Actions to take:
1. Please return, word for word, the passage of the iptables excerpt below that begins at the words "By default, every" and stops after "developed any more).".
2. Write out each iptables command line that appears in the iptables excerpt below.

-------- Source excerpt --------

Packet dropping with iptables

iptables is the most popular method when it comes to processing packets in Linux. Filtering rules can be divided into 2 types which differ considerably: stateful and stateless. Using stateful filtration allows the packet to be analyzed in the context of the session status, e.g. whether the connection has already been established or not (the packet initiates a new connection). However, easy state-tracking has its price - performance. This feature is considerably slower than the stateless solution, but it allows more actions to be performed. The rule below is an example of dropping packets based on their state (here: a new connection):

# iptables -A INPUT -m state --state NEW -j DROP

By default, every packet in iptables is processed as stateful. To make an exception, it is necessary to perform a dedicated action in a special table “raw”:

# iptables -t raw -I PREROUTING -j NOTRACK

It is always good to remember that the iptables method allows you to perform classifications on multiple layers of the OSI model, starting from layer 3 (source and target IP address) and finishing on layer 7 (project l7-filters that is, sadly, not developed any more).

When handling stateful packets, it is also vital to remember that the conntrack module for iptables uses only a 5-tuple which consist of:

  • source and target IP address
  • source and target port (for TCP/UDP/SCTP and ICMP where other fields take over the role of the ports)
  • protocol

This module does not analyze an input/output interface. So, if a packet that has already been processed goes (in other VRF) to the IP stack once again, a new state will not be created. There is, however, a solution for this issue which involves using zones      link-icon in the conntrack module that allow packets interface $X to be assigned to the zone $Y.

# iptables -t raw -A PREROUTING -i $X -j CT --zone $Y
# iptables -t raw -A OUTPUT -o $X -j CT --zone $Y

To sum up: due to its many features the iptables drop method is slow. It is possible to speed it up by switching off the tracking of session states, but the performance increase (in terms of PPS) will be small. In terms of new connections/seconds, the gain will be bigger. More on this subject can be found here      link-icon.

-------- Recorded data --------

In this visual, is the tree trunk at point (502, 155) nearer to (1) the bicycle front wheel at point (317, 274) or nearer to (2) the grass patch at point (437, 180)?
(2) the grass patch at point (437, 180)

--------

Full solutions:
1.
By default, every packet in iptables is processed as stateful. To make an exception, it is necessary to perform a dedicated action in a special table “raw”:

# iptables -t raw -I PREROUTING -j NOTRACK

It is always good to remember that the iptables method allows you to perform classifications on multiple layers of the OSI model, starting from layer 3 (source and target IP address) and finishing on layer 7 (project l7-filters that is, sadly, not developed any more).

2.
# iptables -A INPUT -m state --state NEW -j DROP
# iptables -t raw -I PREROUTING -j NOTRACK
# iptables -t raw -A PREROUTING -i $X -j CT --zone $Y
# iptables -t raw -A OUTPUT -o $X -j CT --zone $Y